▶ [Assignment]: State how many lines below hold the word "genus". Give that number and no other text.

- Opening Delimiter -

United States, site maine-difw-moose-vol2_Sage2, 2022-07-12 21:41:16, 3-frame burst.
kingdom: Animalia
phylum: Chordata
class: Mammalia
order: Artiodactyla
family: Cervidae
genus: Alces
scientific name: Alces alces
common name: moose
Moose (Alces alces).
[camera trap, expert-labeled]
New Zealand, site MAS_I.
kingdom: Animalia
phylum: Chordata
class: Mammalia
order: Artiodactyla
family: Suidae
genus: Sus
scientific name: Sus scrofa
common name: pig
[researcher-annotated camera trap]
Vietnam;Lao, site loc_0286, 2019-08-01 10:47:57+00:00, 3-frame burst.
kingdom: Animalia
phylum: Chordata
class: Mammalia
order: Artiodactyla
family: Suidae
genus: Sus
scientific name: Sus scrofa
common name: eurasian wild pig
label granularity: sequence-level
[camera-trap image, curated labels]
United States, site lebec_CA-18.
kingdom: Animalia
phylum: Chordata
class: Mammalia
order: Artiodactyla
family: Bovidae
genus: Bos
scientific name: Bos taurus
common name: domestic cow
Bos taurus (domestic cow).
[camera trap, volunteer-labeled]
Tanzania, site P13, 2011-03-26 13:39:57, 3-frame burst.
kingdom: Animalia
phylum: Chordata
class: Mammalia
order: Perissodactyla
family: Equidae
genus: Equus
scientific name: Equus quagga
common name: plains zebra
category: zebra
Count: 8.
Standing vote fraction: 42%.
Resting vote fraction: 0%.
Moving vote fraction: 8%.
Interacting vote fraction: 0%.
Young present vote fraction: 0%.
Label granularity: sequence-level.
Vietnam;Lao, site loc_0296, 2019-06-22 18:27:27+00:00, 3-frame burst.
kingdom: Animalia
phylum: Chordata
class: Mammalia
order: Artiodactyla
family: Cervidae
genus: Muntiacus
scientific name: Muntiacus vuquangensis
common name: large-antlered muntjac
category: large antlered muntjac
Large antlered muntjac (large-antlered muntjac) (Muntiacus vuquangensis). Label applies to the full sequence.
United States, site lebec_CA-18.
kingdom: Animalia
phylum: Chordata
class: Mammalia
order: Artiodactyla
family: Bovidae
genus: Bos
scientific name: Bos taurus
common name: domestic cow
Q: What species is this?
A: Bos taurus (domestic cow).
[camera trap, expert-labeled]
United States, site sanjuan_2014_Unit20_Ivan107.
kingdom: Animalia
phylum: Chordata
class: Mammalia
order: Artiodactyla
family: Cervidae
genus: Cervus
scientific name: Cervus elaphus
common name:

- Closing Delimiter -

▶ [Response box]: 8